What you need to know:

  • The plan, it is allege, is contained in amendments in which government is seeking to amend the Financial Management Act to allow UNOC retain a portion of oil revenue, from which the unused balance will be  remitted to the Petroleum Fund. 

A section of civil society organisations has questioned a move in which government is seeking to allow Uganda National Oil Company (UNOC) to have unlimited access to revenues generated from oil activities. 

The plan, it is allege, is contained in amendments in which government is seeking to amend the Financial Management Act to allow UNOC retain a portion of oil revenue, from which the unused balance will be  remitted to the Petroleum Fund. 

The proposed amendments, which have already been tabled before Parliament, it is alleged, seek to review and revise the definition of petroleum revenue and allow UNOC to retain and spend oil revenue at source as well as introduce a section that would allow UNOC to deposit the balance of oil proceeds into the Petroleum Fund.

In its explanation to Parliament, the Ministry of Finance said the need to amend the law, stems from the desire to empower UNOC in the management of oil revenue as well as enabling it to meet its financial obligation.
 
The current law only provides that petroleum revenues are deposited into the Petroleum Fund, which according to Ministry of Finance, creates a financing challenge for obligations under UNOC. 

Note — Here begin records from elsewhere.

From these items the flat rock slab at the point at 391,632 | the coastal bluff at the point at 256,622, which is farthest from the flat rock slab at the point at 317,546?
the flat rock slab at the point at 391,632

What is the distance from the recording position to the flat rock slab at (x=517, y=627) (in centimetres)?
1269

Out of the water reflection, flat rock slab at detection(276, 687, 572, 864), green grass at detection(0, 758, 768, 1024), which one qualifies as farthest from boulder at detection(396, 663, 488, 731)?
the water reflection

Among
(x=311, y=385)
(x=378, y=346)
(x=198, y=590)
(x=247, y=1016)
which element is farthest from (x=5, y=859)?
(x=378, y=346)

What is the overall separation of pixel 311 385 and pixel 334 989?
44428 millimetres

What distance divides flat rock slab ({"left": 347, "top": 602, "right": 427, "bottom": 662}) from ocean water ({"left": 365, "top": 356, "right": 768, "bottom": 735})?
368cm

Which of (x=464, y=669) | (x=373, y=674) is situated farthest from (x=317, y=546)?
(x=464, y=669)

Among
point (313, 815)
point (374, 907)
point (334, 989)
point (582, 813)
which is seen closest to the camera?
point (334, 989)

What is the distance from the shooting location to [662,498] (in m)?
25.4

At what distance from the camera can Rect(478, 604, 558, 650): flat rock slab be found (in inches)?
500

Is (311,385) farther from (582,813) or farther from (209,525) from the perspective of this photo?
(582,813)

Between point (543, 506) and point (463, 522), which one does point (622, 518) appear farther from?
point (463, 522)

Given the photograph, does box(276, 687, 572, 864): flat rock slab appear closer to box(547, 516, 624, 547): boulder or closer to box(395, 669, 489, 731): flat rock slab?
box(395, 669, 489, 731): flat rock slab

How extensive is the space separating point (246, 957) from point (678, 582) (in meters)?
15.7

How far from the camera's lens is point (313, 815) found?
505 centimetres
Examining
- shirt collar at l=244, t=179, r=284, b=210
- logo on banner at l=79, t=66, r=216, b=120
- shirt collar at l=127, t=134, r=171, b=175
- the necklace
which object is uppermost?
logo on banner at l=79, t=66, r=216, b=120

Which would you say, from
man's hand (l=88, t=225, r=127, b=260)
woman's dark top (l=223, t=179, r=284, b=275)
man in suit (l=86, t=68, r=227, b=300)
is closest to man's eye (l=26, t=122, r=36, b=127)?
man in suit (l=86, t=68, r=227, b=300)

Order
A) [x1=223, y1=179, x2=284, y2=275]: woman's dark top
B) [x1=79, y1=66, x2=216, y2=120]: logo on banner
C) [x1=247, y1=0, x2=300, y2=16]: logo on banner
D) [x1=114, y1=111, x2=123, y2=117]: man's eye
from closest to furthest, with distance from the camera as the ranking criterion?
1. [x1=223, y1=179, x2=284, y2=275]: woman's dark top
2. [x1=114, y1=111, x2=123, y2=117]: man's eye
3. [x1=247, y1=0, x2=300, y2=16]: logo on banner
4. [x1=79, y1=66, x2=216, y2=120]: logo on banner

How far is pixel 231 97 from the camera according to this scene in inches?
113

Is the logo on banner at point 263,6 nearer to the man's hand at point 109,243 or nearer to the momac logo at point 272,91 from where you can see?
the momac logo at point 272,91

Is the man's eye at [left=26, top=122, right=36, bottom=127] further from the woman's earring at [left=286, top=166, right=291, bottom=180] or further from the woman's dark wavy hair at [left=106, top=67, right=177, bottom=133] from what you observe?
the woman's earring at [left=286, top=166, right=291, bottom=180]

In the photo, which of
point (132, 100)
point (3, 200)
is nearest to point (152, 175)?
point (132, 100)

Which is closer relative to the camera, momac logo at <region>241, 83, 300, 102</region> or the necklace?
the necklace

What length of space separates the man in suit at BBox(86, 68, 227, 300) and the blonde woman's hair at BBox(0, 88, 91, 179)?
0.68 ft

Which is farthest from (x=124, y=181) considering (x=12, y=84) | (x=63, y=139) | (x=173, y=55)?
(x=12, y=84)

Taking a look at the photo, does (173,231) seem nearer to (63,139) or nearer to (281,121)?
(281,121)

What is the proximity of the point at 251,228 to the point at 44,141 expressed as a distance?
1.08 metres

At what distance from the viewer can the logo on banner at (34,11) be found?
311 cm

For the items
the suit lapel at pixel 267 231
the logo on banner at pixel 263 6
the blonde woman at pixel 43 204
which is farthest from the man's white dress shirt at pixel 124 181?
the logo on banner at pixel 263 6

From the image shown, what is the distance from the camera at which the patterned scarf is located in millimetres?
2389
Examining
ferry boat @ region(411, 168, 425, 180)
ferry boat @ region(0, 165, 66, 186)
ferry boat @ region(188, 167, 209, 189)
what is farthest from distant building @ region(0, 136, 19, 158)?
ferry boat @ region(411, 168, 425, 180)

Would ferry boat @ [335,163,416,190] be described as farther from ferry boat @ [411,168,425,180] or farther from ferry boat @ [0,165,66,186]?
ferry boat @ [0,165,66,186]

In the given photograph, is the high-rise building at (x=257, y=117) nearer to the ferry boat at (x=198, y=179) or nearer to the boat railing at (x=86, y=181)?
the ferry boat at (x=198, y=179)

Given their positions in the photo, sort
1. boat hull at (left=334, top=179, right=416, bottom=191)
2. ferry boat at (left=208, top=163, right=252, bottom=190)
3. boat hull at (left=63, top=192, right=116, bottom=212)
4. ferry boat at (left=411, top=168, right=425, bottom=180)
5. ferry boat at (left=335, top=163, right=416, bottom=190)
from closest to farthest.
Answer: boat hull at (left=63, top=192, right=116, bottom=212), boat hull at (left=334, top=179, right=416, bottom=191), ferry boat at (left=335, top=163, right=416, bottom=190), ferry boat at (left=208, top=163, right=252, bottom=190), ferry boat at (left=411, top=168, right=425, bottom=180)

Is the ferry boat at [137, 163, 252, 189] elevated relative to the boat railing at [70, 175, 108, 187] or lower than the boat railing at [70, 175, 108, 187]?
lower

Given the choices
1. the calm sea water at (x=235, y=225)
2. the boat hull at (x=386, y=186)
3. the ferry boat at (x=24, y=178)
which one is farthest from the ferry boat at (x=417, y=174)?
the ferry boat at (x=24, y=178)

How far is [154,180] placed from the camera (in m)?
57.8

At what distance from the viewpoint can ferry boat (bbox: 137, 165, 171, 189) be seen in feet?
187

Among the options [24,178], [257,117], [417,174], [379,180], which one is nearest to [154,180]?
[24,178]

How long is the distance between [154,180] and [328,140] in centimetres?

However, Mr Julius Mukunda, the Civil Society Budget Advocacy Group executive director, said under the law all government ministries, departments and agencies that collect revenue, are required to declare it through the Consolidated Fund thus the proposed amendments offer UNOC exceptional powers that are outside the law. 

“Parastatals collect and remit resources to the Consolidated Fund. This allows government to ascertain its revenue [cash] position and as such rationalise its expenditure,” he said, noting that where as a Certificate of Financial Implication has been presented to support the amendments, there is no information on its impact to the economy as required by the law. 

Therefore, he said, there is need for Parliament to follow up on this requirement, under which estimates of revenue and expenditure for a period of not less than two years after the amendments have been passed, are provided. 

However, Mr Peter Muliisa, the UNOC legal and corporate affairs manager, said it was not true that they are seeking to manage all money generated from oil, noting that oil cash is generated from royalties, profits and taxes, which constitute 93 percent of government’s entitlements and by law must go to the Petroleum fund. 

“The 7 percent consists of entitlements from state participation in projects, which in our case is the 15 percent entitlements in Tilenga and the Kingfisher projects. So, what we are asking is that from the 15 percent we receive, we first pay our operational costs and the rest we send to the Petroleum Fund,” he said.